**EXERCISE SET**:
[A] Decide whether each statement below agrees with the article on Oil States' amended revolving credit facility. Answer yes or no for each, quoting the words of the article that settle it: (i) The accordion feature provides up to $150 million of additional capacity. (ii) The quarterly fee on unused commitments is fixed at 25 basis points. (iii) The maximum senior leverage ratio Oil States must maintain is 3 times.
[B] Write the next part of the article on Oil States' amended revolving credit facility, picking up after its final sentence.

#### STUDY TEXT

Oil States enters into $350 million amended revolver due 2022

By Wendy Van Sickle

Columbus, Ohio, Jan. 30 – Oil States International, Inc. amended its revolving credit facility to provide for up to $350 million in borrowing capacity due Jan. 30, 2022, according to a press release.

There is an accordion feature providing for up to $150 million of additional capacity.

Borrowings will bear interest at Libor plus a margin ranging from 175 basis points to 300 bps, based on a ratio of the company’s total net funded debt to consolidated EBITDA.

There is also a quarterly fee on unused commitments of either 25 bps or 50 bps, depending on total net funded debt to consolidated EBITDA.

Oil States must maintain a minimum interest coverage ratio of at least 3 times, a maximum senior leverage ratio of 2.25 times and a total net leverage ratio of no more than 4 times through the quarter ending Dec. 31, 2018 and no more than 3.75 times thereafter.

########
#### DATA EXCERPTS

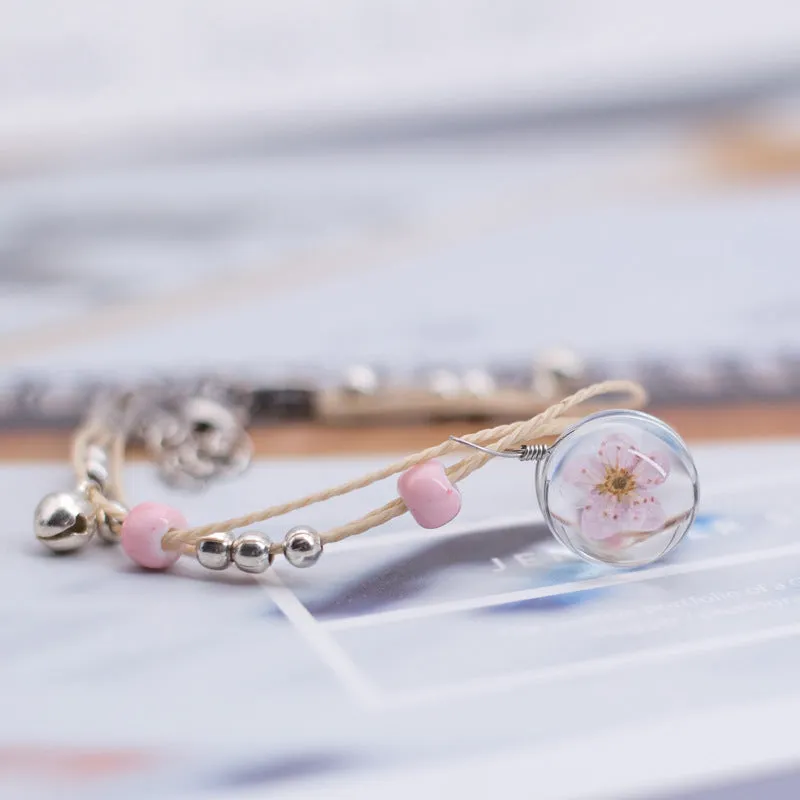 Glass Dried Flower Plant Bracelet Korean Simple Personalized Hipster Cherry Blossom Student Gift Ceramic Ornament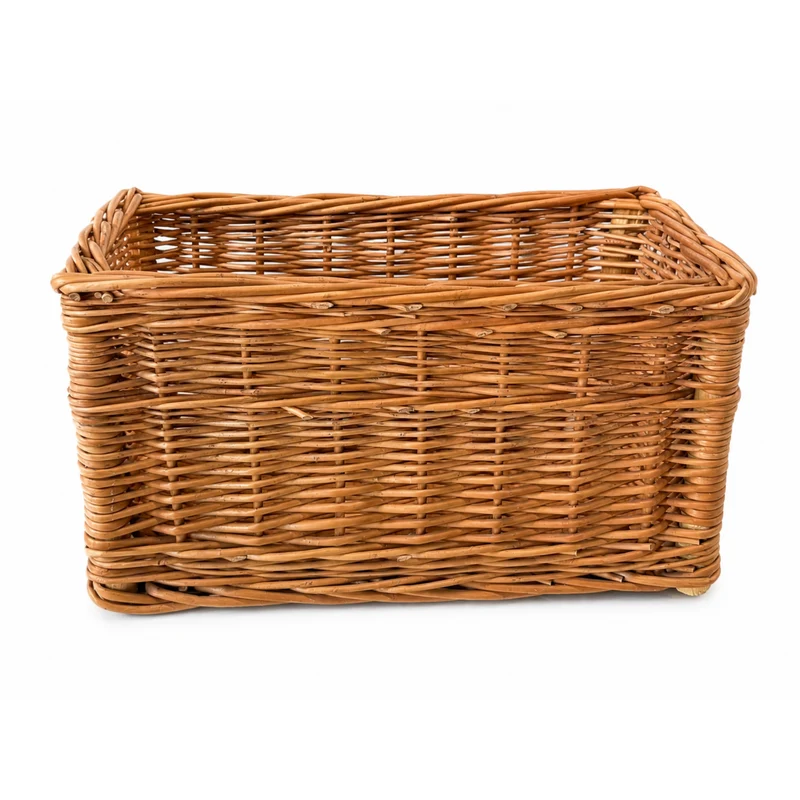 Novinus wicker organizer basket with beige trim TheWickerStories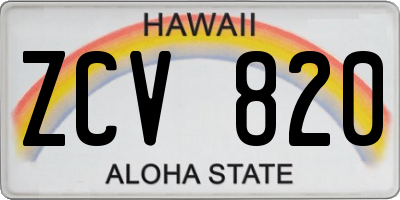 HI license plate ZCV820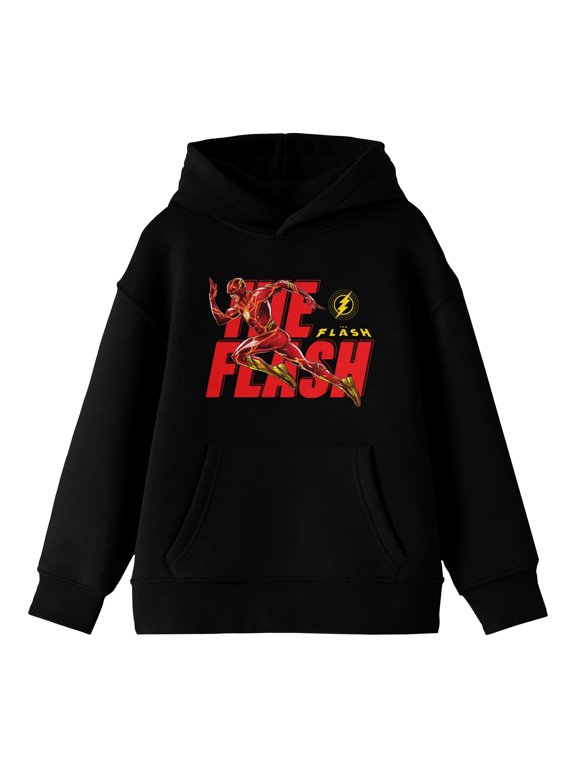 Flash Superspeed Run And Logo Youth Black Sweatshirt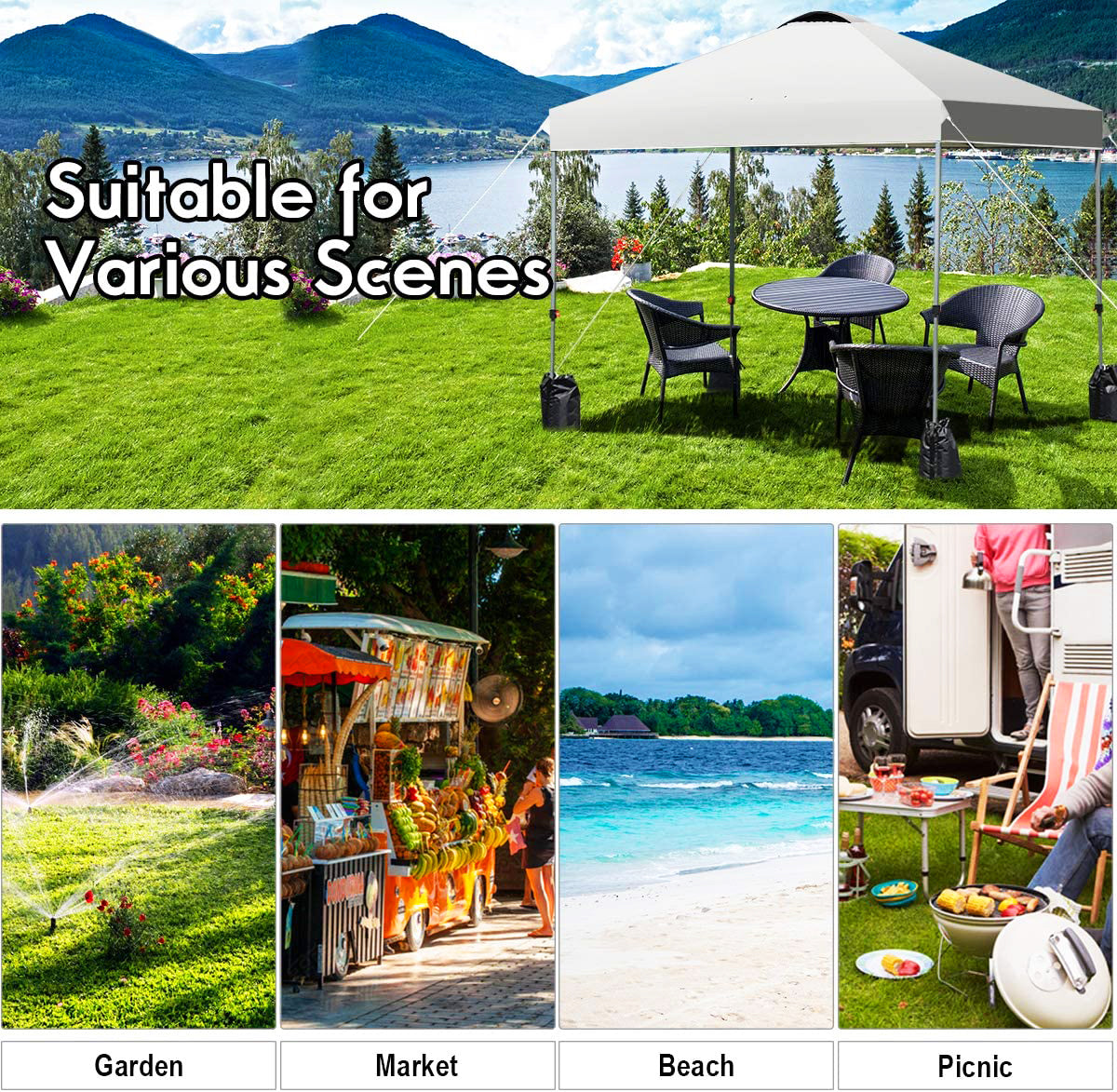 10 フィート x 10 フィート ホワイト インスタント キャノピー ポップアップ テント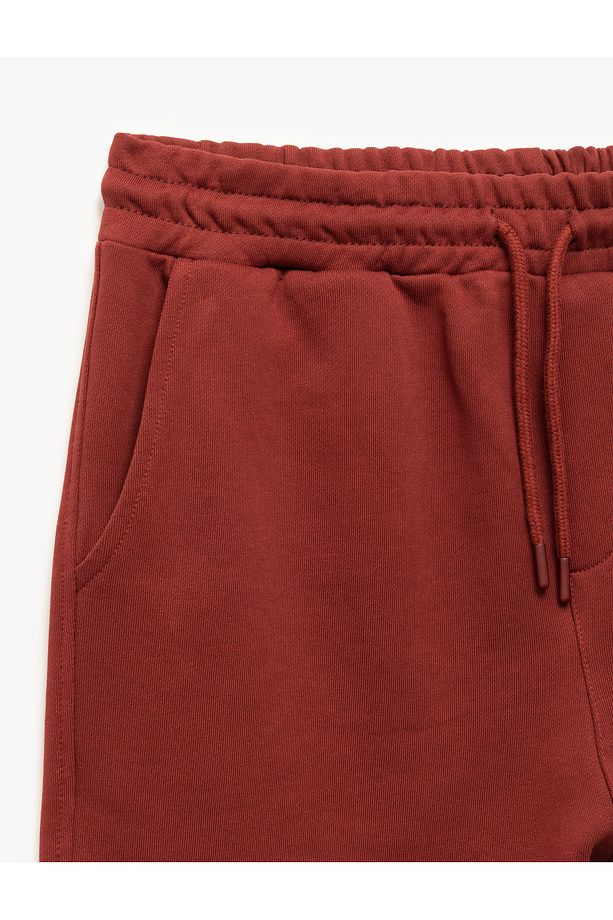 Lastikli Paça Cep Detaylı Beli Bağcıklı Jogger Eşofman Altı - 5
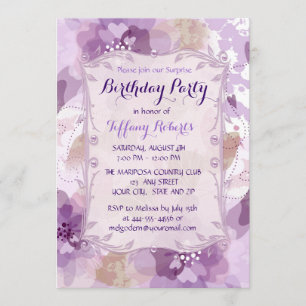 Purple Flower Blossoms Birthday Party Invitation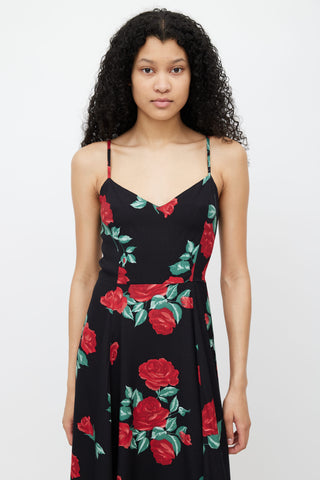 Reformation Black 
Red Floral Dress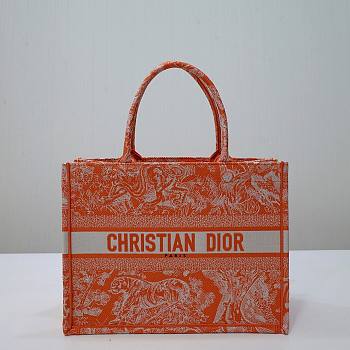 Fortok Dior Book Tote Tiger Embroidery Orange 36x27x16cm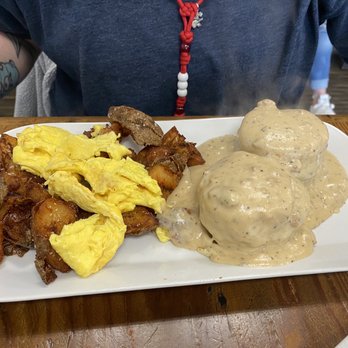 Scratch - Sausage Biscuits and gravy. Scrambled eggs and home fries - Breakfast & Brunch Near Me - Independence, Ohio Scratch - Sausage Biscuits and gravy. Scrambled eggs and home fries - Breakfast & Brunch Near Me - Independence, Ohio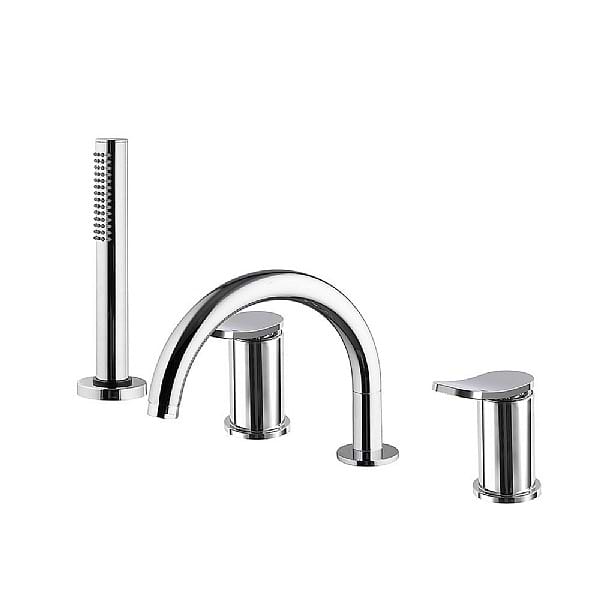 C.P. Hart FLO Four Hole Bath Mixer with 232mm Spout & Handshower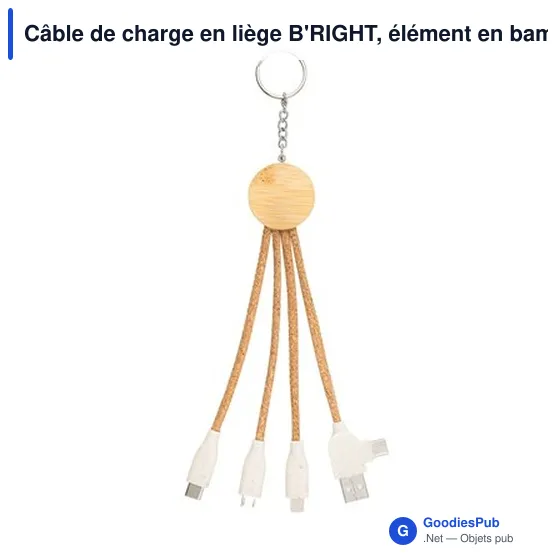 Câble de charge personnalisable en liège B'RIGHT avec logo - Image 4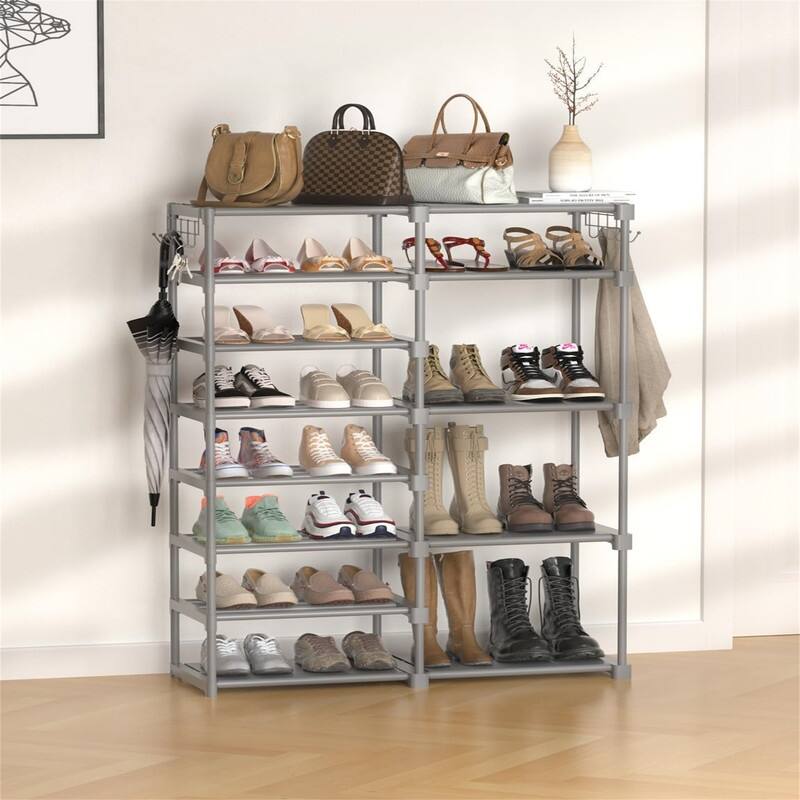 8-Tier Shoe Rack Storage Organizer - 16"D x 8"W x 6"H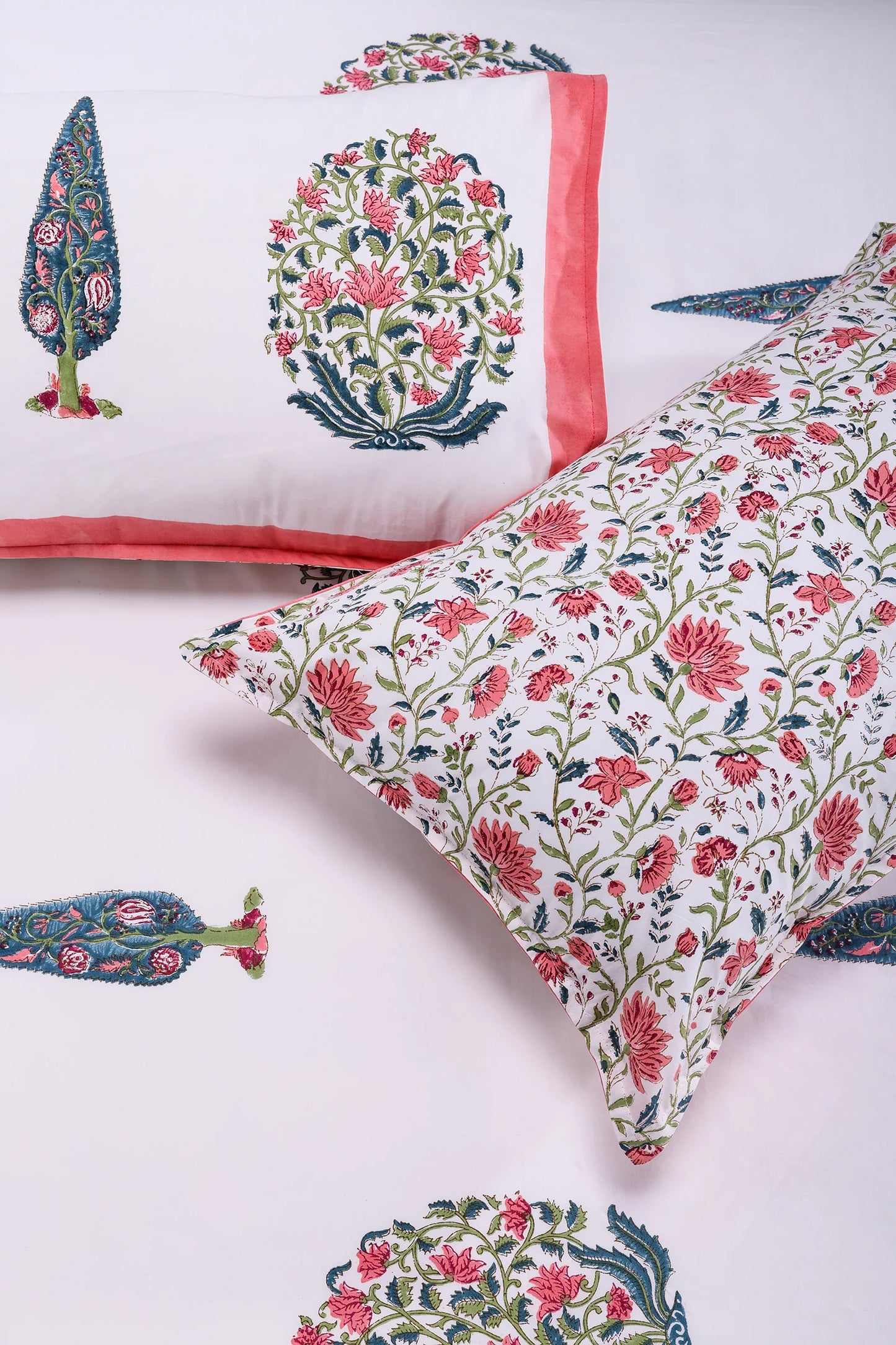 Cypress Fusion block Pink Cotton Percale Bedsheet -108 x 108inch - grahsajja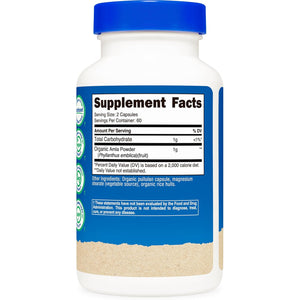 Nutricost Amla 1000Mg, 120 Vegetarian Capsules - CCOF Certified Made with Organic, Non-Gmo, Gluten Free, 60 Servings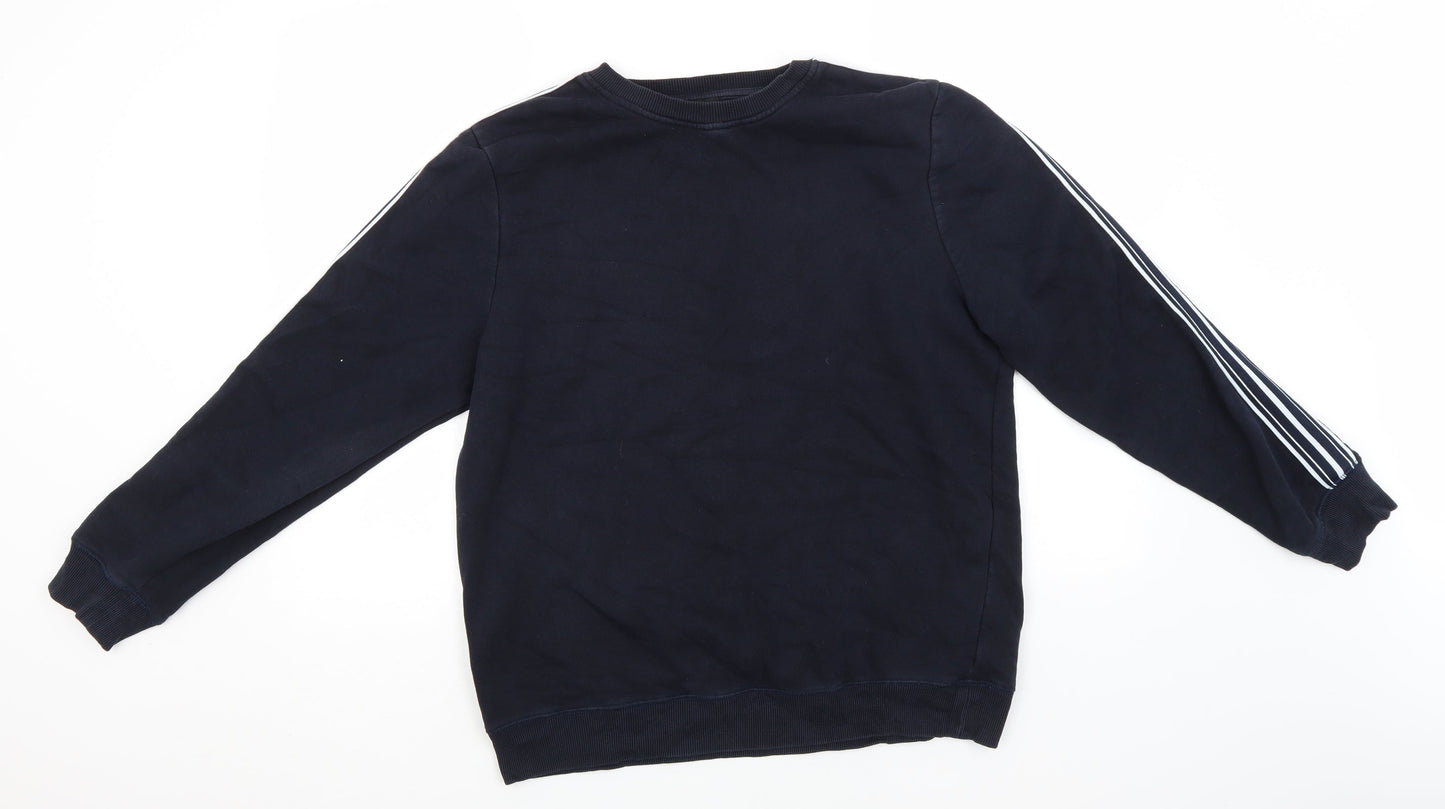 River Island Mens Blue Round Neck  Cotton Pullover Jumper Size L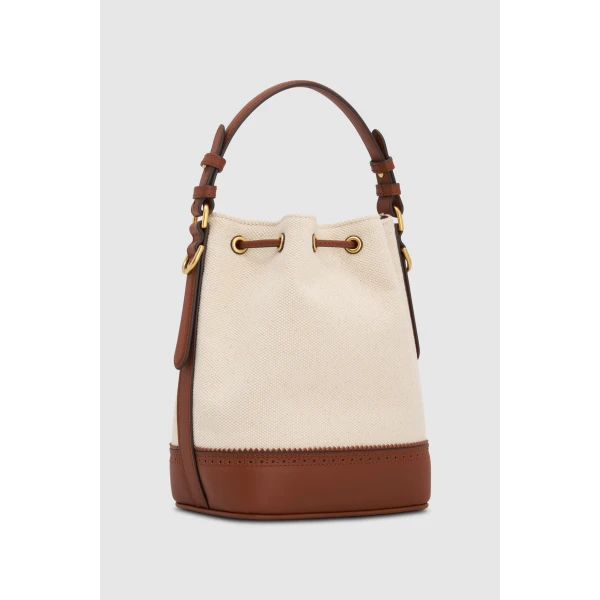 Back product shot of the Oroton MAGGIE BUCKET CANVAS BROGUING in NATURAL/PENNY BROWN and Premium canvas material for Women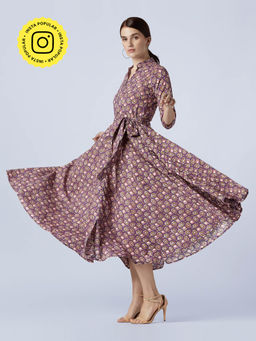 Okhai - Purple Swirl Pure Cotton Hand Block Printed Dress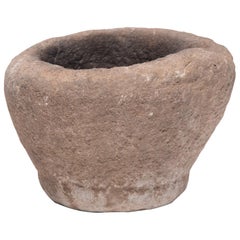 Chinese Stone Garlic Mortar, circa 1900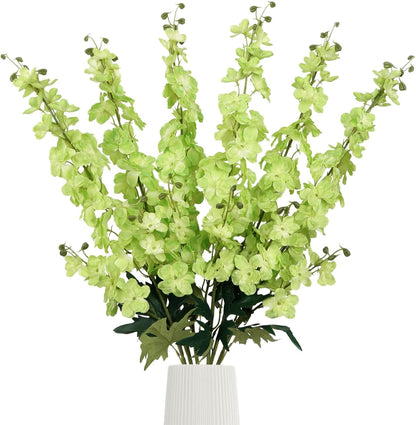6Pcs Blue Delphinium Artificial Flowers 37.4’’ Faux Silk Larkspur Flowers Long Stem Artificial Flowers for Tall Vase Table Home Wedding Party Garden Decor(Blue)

########

**RESPONSES TO THE TASKS**:
[A]
(i) Yes: "There is an accordion feature providing for up to $150 million of additional capacity."
(ii) No: "either 25 bps or 50 bps, depending on total net funded debt to consolidated EBITDA."
(iii) No: "a maximum senior leverage ratio of 2.25 times"

[B]
The company announced in an 8-K filing with the Securities and Exchange Commission last week that it is eyeing using the amended revolver to fund a potential $85 million acquisition of a business that would complement one of its existing business lines. Oil States said it was in active negotiations regarding the acquisition, but had not reached an agreement on definitive terms.

The amendment was entered into contemporaneously with the company’s closing of an offering of $200 million 1.5% convertible senior notes due 2023.

Oil States is a diversified oilfield services company based in Houston.